Once Bella was done in the shower we decided to watch some movies. She chose one and I chose one. She chose Eat, Pray, Love; I was surprised that it wasn't half bad. It was about a girl that was seeking to find a meaning to her life. To find her happiness and I hoped that it was just a Julia Roberts obsession that caused Bella to choose that movie and not because she identified with it at all. I chose a horror film; I don't even remember the name of it. I chose it for the obvious reasons. I wanted her close to me. We turned all of the lights off and snuggled under the covers, each on our separate sides with lots and lots of room between us.

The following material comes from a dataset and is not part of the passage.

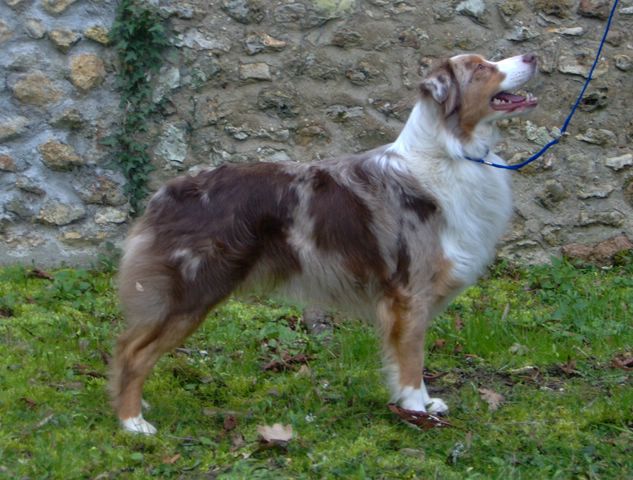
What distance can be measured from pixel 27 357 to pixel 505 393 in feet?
8.43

Then when the first round of college cheerleaders were slaughtered in their hotel room, on a summer road trip no less, well Bella moved quite close to me then. In fact she lifted my arm and snuggled her face right into my chest. Her sweet breath caused the hairs on my chest to move back and forth with her exhale and inhale. She melted me. I was gone, done for, finite. I wanted to flip her over in her sweet, innocent pajama pants and tank top and just fucking pound into her hard.
I was stunned into silence at my own thoughts, never before had I imagined that scenario with a girl before. I mean yeah, I was a man but damn that was kinda rough and not like me at all. It disturbed me even further when I realized that I loved every single second of the thought. I wanted her in all ways, rough, sweet, slow, fast, frenzied, what the fuck ever, I wanted it with her.

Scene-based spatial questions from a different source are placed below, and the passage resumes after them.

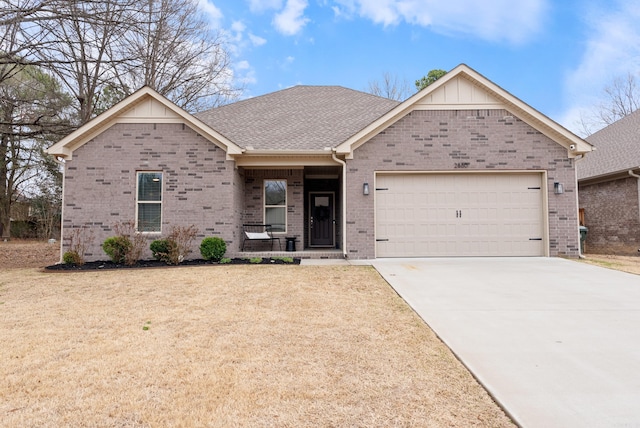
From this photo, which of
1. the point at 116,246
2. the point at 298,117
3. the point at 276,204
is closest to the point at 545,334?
the point at 276,204

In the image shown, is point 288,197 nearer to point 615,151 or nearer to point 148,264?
point 148,264

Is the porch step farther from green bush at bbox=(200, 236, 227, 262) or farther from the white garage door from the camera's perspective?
the white garage door

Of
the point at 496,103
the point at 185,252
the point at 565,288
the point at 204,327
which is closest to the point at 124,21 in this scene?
the point at 185,252

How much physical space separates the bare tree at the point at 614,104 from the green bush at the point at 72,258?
101 ft

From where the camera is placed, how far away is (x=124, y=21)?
343 inches

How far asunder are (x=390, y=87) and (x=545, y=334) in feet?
84.1

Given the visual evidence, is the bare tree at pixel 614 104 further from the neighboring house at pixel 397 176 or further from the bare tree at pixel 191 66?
the bare tree at pixel 191 66

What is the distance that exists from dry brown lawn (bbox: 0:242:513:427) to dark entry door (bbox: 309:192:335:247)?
7.68 meters

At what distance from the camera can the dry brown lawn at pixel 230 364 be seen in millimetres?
2342

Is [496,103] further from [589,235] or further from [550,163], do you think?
[589,235]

When the movie was finished we stayed in our current positions but I clicked off the TV. In the darkness Bella scooted even closer to me. I shifted my leg closest to her so she wouldn't be smacked by the evidence of how much I wanted her. When her breathing evened out and her grip on my arm loosened I kissed her forehead and drifted off to sleep as well.
The next morning I woke up when something pounced on the bed. It was much lighter than Emmett and I was happy about that. I was in no shape to fight him off this morning, not after sleeping wrapped around Bella all night. My dick was harder than steel and I would not be able to hide it in these shorts.
Alice spoke, way too loud for this hour, as she poked Bella and I on our shoulders. "Hey get up you two, we got to get on the road. Jasper checked the map and we got some traveling to do so we can get there before nightfall." I turned to look at her.
"Sure thing, Ali. Give us about ten minutes and we will be ready." I tightened my arms around Bella to gently pull her closer to me. It backfired because she wiggled her ass right against my erection and froze when she realized what she was pushing against.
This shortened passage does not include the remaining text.